Die Zeit um den zehnten Jahrestag der neuen Berliner Republik war angefüllt mit einer Schwemme öffentlicher Diskussionen. Das meiste waren Rechtfertigungen, Selbstglorifizierungen oder der Versuch, die gesamte eigene Politik vor 1989 – nachträglich – zu einem einzigen, gezielten Siegeslauf zur Einheit umzufrisieren. Die Grundthese, unnachahmlich vertreten von Ex-Außenminister Genscher, lautet: Durch Anerkennung, also Stabilisierung des Status quo, erst sei der Weg zu einer friedlichen Vereinigung geebnet worden.

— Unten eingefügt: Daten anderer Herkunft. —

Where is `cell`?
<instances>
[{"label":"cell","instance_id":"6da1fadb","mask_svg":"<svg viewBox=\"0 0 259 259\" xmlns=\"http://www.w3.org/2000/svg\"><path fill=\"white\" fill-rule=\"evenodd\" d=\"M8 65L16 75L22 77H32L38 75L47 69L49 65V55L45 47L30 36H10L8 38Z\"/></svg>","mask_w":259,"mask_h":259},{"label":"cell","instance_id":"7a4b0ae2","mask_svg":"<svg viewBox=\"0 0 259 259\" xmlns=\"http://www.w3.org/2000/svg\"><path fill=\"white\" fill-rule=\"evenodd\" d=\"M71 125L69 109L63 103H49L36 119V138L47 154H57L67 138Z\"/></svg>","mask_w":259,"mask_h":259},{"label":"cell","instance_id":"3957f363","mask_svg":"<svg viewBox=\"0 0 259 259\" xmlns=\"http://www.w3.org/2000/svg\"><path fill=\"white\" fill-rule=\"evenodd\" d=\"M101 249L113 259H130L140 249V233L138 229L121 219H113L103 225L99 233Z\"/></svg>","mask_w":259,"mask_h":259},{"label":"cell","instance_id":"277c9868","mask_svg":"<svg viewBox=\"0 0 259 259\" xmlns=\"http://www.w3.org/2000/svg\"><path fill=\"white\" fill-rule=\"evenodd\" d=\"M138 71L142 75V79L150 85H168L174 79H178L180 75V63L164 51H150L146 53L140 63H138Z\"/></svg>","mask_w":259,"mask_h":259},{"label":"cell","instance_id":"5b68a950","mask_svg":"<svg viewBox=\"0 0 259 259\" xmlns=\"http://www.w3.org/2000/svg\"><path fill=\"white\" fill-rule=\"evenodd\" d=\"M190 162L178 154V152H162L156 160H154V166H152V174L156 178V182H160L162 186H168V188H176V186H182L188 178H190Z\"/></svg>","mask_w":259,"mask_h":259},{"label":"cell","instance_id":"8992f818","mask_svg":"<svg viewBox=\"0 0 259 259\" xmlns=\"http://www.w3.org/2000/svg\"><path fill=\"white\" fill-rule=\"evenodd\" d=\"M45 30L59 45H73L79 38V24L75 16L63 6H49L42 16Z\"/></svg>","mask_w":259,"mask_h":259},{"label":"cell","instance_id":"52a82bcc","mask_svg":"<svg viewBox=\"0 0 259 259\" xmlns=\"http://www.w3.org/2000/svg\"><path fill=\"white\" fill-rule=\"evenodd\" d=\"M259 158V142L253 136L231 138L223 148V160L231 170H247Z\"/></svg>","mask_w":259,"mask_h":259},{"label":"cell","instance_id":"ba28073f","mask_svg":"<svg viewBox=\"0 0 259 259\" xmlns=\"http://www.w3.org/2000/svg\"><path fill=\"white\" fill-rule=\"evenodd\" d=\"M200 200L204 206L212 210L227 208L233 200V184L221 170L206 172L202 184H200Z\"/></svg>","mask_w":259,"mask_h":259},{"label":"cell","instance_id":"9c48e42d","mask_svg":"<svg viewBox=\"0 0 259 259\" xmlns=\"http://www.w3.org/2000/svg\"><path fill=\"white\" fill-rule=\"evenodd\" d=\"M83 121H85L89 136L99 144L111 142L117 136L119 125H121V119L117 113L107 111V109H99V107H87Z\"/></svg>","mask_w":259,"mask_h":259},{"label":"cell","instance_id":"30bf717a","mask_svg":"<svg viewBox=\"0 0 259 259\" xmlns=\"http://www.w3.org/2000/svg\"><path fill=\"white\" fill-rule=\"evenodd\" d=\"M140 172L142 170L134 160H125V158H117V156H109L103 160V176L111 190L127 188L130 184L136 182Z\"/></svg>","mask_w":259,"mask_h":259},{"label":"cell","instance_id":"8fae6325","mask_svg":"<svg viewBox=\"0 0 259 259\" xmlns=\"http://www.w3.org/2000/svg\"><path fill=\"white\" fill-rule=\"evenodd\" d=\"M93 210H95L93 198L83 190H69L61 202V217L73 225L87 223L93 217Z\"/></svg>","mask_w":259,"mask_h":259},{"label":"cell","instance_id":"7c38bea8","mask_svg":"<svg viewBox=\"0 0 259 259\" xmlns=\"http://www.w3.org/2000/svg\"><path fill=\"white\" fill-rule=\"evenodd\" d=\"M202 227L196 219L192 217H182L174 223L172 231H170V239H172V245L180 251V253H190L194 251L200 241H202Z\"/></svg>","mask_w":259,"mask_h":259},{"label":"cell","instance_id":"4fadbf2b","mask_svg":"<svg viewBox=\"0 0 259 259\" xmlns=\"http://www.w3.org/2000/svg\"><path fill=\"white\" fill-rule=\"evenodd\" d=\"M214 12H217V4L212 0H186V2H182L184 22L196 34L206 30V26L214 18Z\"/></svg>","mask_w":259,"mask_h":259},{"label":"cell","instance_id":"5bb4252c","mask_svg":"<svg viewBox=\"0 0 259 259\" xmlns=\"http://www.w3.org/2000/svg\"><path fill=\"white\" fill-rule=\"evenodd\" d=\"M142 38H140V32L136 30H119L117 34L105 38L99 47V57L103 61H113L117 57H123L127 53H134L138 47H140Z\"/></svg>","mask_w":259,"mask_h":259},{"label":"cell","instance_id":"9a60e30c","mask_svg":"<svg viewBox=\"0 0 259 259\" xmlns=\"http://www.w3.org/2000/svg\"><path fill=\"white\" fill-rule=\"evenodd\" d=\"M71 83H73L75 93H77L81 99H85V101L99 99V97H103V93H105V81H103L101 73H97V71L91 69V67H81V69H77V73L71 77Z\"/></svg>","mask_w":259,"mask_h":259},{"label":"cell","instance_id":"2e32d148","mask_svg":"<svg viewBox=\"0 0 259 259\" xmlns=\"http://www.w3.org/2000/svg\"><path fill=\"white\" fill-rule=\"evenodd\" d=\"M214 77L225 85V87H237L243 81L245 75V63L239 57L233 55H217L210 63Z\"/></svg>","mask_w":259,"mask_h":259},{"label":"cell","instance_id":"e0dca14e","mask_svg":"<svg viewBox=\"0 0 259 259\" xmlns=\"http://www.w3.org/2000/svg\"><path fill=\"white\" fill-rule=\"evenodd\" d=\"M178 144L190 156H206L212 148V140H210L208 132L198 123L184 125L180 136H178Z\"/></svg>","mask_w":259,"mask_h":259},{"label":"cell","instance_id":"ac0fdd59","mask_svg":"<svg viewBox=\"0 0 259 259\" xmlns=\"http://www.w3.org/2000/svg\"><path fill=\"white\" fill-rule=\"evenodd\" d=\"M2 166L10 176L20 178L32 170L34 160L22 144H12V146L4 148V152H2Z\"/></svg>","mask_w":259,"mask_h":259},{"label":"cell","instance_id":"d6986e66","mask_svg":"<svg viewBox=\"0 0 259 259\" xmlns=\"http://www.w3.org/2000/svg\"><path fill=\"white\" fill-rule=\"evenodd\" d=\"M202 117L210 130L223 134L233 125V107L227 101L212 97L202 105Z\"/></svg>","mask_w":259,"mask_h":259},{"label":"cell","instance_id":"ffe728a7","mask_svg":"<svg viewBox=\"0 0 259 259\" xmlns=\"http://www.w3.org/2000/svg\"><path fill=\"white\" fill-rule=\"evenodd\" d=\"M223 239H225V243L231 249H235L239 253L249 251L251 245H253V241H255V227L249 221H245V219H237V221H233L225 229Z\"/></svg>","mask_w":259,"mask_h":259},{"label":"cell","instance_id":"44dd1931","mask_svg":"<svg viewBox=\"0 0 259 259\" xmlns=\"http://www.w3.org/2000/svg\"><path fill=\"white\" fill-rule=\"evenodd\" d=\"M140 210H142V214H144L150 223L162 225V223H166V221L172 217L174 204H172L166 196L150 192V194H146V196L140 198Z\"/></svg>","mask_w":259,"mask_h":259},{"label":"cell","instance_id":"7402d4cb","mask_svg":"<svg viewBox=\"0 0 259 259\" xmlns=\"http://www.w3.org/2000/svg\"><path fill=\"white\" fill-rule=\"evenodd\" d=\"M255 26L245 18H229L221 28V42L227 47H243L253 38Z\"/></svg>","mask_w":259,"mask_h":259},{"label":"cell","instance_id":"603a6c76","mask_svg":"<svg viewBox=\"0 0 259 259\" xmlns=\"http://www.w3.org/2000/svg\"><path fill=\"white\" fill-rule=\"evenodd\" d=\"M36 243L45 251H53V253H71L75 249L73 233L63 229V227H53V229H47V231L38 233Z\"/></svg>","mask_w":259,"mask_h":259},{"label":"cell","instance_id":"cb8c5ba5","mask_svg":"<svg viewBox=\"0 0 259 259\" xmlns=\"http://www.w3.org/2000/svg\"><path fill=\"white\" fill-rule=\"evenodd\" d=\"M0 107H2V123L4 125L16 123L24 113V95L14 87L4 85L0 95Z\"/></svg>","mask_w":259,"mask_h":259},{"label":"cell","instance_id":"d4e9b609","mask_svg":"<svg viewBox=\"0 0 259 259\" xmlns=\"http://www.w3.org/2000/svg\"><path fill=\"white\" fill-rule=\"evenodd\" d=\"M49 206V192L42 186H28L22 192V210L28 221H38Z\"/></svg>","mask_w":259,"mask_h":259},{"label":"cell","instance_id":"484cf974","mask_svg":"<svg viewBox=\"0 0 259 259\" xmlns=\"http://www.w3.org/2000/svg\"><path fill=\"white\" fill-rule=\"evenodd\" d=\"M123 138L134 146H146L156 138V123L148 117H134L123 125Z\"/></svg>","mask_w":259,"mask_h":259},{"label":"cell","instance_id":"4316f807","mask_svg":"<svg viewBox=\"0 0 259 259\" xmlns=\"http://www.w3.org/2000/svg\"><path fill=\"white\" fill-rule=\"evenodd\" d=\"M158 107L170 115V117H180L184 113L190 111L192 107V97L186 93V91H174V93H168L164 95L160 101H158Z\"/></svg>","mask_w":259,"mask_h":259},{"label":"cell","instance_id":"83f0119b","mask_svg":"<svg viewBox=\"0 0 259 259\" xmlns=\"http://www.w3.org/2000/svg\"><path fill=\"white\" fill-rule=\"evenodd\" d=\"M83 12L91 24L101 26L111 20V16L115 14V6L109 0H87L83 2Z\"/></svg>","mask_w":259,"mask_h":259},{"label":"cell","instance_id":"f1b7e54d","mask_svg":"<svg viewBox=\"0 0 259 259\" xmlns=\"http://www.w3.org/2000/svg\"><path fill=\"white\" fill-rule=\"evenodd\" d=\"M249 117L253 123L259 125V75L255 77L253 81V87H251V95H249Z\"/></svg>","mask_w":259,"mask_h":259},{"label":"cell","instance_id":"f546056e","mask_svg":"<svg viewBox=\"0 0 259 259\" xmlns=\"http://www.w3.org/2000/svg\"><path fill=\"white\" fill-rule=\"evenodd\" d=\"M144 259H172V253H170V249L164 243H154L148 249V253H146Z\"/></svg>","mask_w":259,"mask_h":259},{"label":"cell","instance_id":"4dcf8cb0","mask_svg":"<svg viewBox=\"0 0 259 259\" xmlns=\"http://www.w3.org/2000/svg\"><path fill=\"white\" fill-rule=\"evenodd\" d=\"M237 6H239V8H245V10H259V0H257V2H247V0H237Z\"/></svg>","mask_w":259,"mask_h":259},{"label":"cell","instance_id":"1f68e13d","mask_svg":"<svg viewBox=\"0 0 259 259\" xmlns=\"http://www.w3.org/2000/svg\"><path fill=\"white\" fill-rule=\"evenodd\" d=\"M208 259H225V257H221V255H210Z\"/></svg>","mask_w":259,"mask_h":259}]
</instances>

Auch so eine Legende, wie in einer der zahllosen Fernsehdiskussion ausgerechnet der erfahrene Kreml-Berater Valentin Falin durchblicken ließ. Falin beschrieb in einer ZDF-Runde unter Leitung von Guido Knopp seine verzweifelten Versuche, Gorbatschow schon seit 1986 auf die heraufziehende deutsche Einheit aufmerksam zu machen. Seine Grundidee sei damals gewesen: Eine Welt, in der der Frieden unteilbar sei, vertrüge geteilte Nationen. Für eine Welt, in welcher der Frieden in Gefahr gerate, seien geteilte Nationen jedoch eine Bedrohung. Und eine Gefahr für den Frieden habe er seit Beginn der 80er Jahre dämmern gesehen, so Falin, weshalb er die deutsche Frage anders als in den relativ stabilen 70er Jahren für sehr dringlich ansah. Keine Frage: Diese Feststellung steht der Genscherschen Beteuerung, die Stabilisierung des Status quo der Teilung habe nur ihrer Überwindung gedient, diametral entgegen.

Der Russe Falin gab so den Kritikern der "Entspannungspolitik" nachträglich recht, die nie glauben wollten, daß die Stabilisierung der Teilung in Wahrheit einen gewieften Plan zu ihrer Überwindung verdecken sollte, sondern daß die "Anerkennung der Realitäten" durchaus das bezweckte, was sie auf den ersten Blick aussagte: die Verewigung der Teilung.

Egon Bahr, einer der hellsten Köpfe am Hofe Willy Brandts, äußerte im Sommer des Jahres 1990 im Fernsehen, man sei all die Jahre von einem Wettlauf zwischen europäischer Integration und deutscher Einheit ausgegangen, den die deutsche Einheit wohl verlieren würde. Oder sollte?

Noch im Herbst 1989 hagelte es Aufrufe, die DDR ja nicht zu "destabilisieren", kurz darauf hieß es, man dürfe die "Einheit nicht überstürzen". Waren dies womöglich gar die letzten Versuche, der europäischen Integration noch einmal Zeit zu verschaffen, den rasanten deutschen Einigungsprozeß in letzter Minute zu überholen? Damit in einer "Politischen Union" Europas, die nach damaligem Wunsch gleichzeitig mit der Währungsunion kommen sollte (und dann doch nicht kam), Bundesrepublik und DDR nicht enger miteinander verbunden wären als mit Portugal oder Italien? Solche Fragen zu stellen ist legitim. Sie sagen nicht nur einiges über die damalige Lage aus, sondern auch über die innere Verfaßtheit bundesdeutscher Politik insgesamt – bis in unsere Tage. Daß sie von den Verantwortlichen derart hoch emotional zurückgewiesen werden, reizt erst recht zum Nachdenken.

Einer weiteren Legende half Ex-Außenminister Genscher selbst zum Sturz: Die endgültige Abtrennung der Ostgebiete sei "der Preis der Einheit" gewesen, hatte Helmut Kohl den Überlebenden der Vertreibung gegenüber beteuert. Genscher hingegen betonte, daß jene Abtretung absolut freiwillig, ohne jeden Zwang erfolgt sei. Eine Darstellung, welcher der "Kanzler der Einheit" diesmal nicht widersprach.